As the IPV4_DEVCONF netlink attributes are not being validated, it is
possible to use netlink to set read-only values like mc_forwarding. In
addition, valid ranges are not being validated neither but that is less
relevant as they aren't in sysctl.

To avoid similar situations in the future, define a NLA policy for
IPV4_DEVCONF attributes which are nested in IFLA_INET_CONF.

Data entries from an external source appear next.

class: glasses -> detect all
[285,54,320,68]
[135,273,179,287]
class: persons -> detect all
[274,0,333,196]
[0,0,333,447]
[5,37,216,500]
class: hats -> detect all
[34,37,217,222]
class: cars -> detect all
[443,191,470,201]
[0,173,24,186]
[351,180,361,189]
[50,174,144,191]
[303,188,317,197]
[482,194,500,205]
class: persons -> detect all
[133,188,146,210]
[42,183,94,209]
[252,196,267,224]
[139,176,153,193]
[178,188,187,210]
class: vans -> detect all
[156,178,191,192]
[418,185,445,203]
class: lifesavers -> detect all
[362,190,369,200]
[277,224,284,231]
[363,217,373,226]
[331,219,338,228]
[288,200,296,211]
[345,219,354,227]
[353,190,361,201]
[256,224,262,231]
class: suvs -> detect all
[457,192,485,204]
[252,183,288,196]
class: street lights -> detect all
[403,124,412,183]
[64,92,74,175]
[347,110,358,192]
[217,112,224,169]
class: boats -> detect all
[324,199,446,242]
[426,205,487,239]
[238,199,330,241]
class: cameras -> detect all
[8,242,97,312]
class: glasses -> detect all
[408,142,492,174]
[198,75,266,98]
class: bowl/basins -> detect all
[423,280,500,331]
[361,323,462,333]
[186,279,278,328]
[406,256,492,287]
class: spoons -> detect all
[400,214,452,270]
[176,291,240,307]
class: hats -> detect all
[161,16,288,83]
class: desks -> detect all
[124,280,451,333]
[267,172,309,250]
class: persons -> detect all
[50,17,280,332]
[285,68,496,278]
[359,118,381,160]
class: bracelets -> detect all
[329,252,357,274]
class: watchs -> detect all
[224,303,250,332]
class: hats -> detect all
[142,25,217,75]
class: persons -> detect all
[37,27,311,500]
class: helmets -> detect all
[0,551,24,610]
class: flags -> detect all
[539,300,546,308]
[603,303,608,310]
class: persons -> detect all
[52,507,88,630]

Please note that MEDIUM_ID is defined as NLA_U32 too because currently
its usage through netlink is broken for its valid value -1. Modifying
the type to NLA_S32 would break existing users of set/get netlink
operation.

Fixes: 9f0f7272ac95 ("ipv4: AF_INET link address family")
Signed-off-by: Fernando Fernandez Mancera <fmancera@suse.de>
---
 net/ipv4/devinet.c | 81 ++++++++++++++++++++++++++++++++++++++++------
 1 file changed, 71 insertions(+), 10 deletions(-)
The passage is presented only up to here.